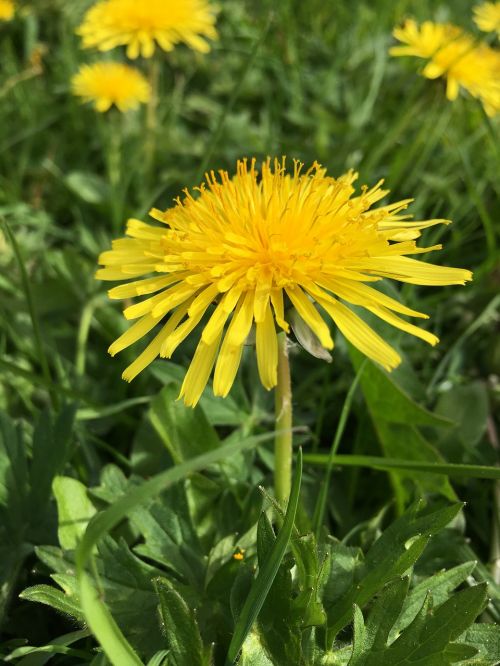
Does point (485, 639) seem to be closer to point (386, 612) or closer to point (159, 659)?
point (386, 612)

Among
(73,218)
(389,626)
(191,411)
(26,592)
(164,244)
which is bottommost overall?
(389,626)

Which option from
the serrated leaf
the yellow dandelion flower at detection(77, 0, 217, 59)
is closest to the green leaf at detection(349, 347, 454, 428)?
the serrated leaf

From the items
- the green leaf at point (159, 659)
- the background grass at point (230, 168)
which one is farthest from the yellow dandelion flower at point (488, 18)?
the green leaf at point (159, 659)

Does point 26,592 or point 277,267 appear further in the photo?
point 277,267

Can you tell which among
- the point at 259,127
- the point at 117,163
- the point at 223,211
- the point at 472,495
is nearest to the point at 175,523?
the point at 223,211

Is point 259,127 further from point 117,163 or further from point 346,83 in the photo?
point 117,163

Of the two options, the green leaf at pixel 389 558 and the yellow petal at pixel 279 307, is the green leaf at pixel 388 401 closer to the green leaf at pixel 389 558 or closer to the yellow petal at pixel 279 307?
the green leaf at pixel 389 558
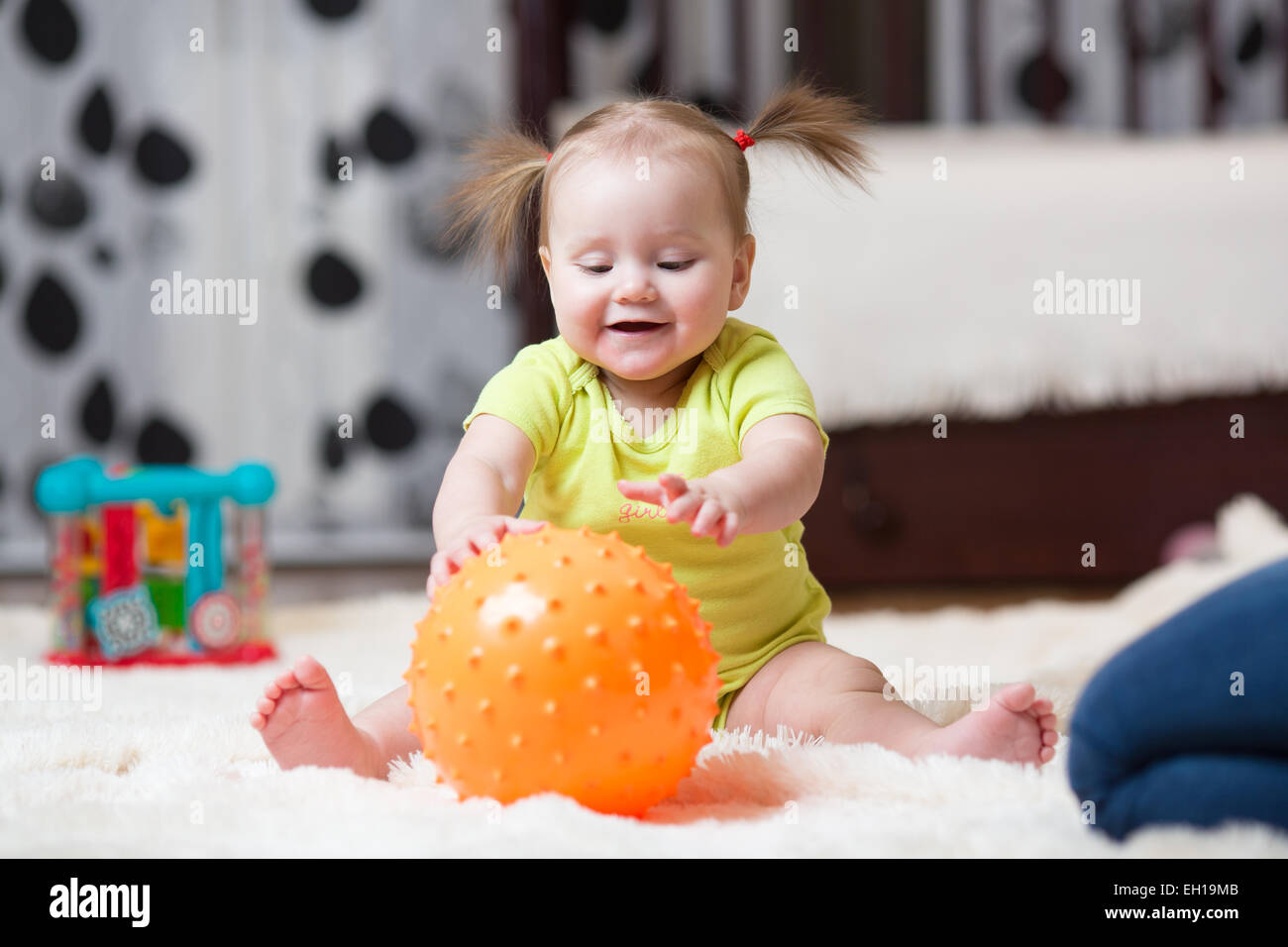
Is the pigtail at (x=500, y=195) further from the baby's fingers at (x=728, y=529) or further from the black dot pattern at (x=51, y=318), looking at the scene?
the black dot pattern at (x=51, y=318)

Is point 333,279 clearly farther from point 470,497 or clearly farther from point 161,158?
point 470,497

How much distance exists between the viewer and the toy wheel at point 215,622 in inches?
62.8

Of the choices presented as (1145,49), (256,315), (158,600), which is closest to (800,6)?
(1145,49)

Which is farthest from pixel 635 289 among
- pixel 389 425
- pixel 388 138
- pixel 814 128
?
pixel 388 138

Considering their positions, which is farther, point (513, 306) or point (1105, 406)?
point (513, 306)

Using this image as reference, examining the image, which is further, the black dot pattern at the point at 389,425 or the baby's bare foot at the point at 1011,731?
the black dot pattern at the point at 389,425

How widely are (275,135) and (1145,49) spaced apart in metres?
2.06

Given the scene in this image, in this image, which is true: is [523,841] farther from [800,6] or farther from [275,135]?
[800,6]

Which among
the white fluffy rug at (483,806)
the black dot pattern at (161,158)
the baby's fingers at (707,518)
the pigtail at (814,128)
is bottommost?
the white fluffy rug at (483,806)

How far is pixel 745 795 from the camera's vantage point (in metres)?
0.77

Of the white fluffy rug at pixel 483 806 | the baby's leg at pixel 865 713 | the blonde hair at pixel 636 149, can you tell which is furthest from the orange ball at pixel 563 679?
the blonde hair at pixel 636 149

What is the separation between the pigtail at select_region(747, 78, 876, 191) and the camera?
1.03m

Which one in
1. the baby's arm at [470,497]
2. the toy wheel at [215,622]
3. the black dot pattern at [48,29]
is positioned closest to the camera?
the baby's arm at [470,497]

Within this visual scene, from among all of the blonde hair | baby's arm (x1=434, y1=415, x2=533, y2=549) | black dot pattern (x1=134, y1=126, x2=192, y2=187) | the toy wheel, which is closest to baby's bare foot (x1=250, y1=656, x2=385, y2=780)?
baby's arm (x1=434, y1=415, x2=533, y2=549)
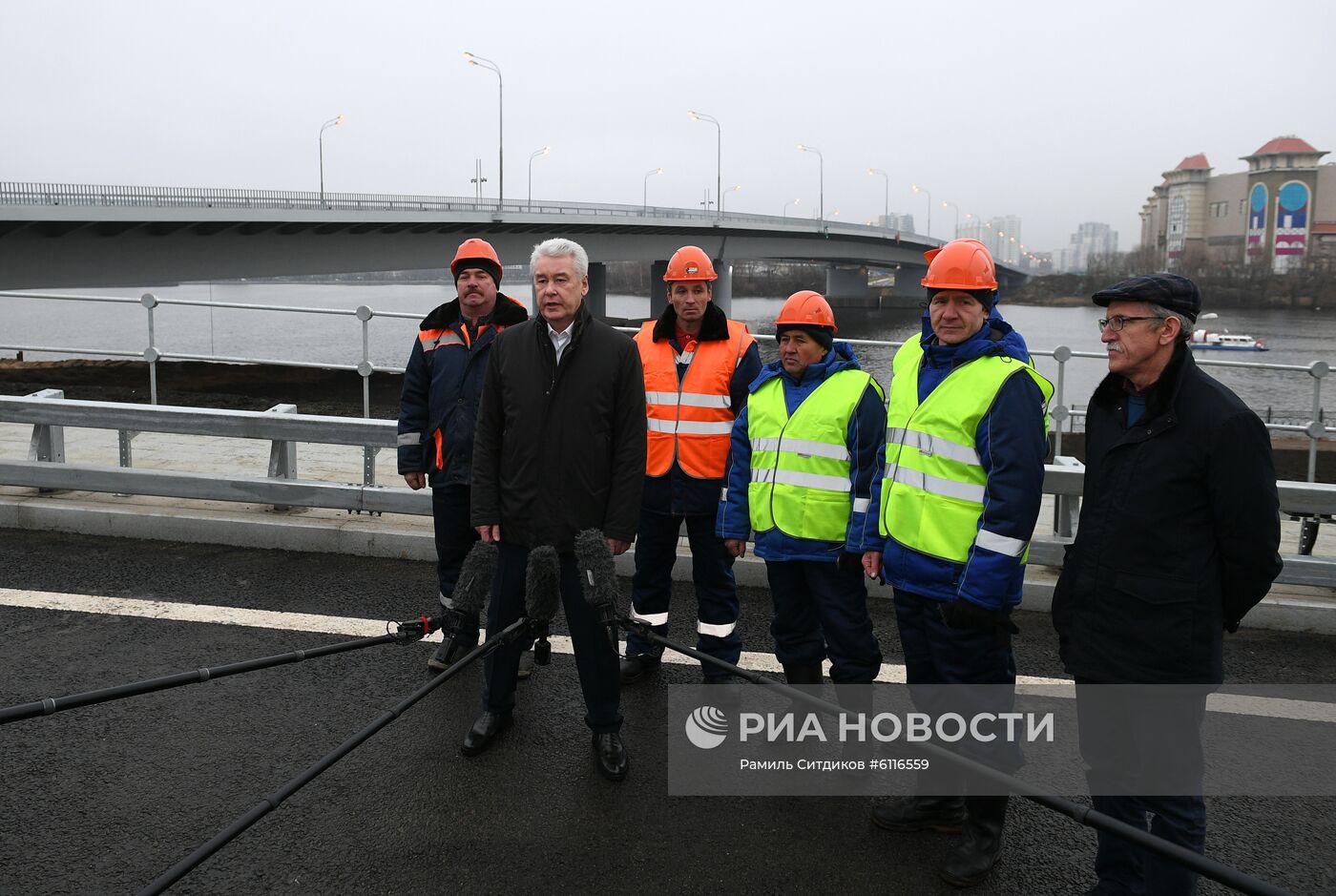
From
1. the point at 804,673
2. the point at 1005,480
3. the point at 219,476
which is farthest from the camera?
the point at 219,476

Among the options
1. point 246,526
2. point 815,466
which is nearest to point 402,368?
point 246,526

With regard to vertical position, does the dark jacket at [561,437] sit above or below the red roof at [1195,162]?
below

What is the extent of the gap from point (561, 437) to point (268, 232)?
2608 cm

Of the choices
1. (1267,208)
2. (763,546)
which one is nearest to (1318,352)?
(763,546)

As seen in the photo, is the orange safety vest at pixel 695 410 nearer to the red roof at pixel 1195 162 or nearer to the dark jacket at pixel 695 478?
the dark jacket at pixel 695 478

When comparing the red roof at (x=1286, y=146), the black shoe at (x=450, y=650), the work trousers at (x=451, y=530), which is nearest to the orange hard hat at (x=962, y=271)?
the work trousers at (x=451, y=530)

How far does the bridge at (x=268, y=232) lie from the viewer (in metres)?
21.6

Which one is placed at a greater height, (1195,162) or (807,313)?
(1195,162)

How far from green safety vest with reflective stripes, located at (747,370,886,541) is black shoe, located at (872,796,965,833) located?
95 cm

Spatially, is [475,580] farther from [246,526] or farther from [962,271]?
[246,526]

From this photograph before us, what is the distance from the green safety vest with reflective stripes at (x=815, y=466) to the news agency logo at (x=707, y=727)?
82 centimetres

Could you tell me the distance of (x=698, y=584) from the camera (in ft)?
15.1

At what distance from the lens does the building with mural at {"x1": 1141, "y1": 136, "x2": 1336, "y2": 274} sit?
12512 cm

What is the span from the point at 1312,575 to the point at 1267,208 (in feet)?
484
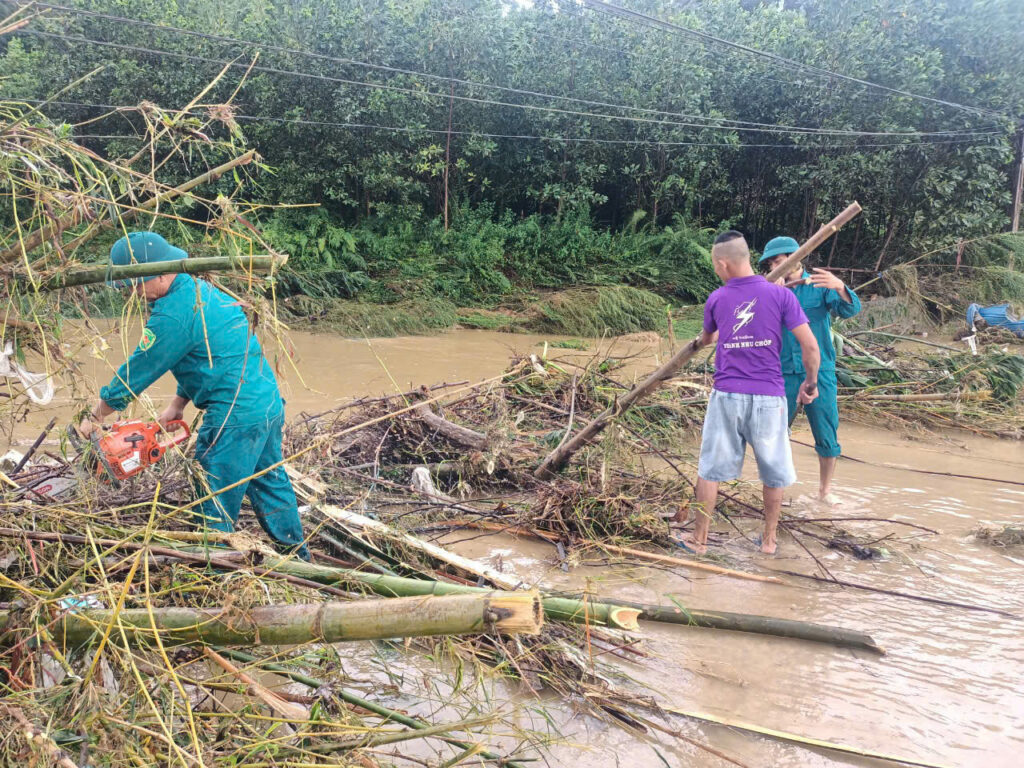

▬▬▬

• INSTRUCTION
Pull out every line of the items above that contains the word "below", and treat uppercase and lowercase as different.

• RESPONSE TO THE TASK
With regard to vertical position, does the dark jacket at [561,437] sit above or below the red roof at [1195,162]?
below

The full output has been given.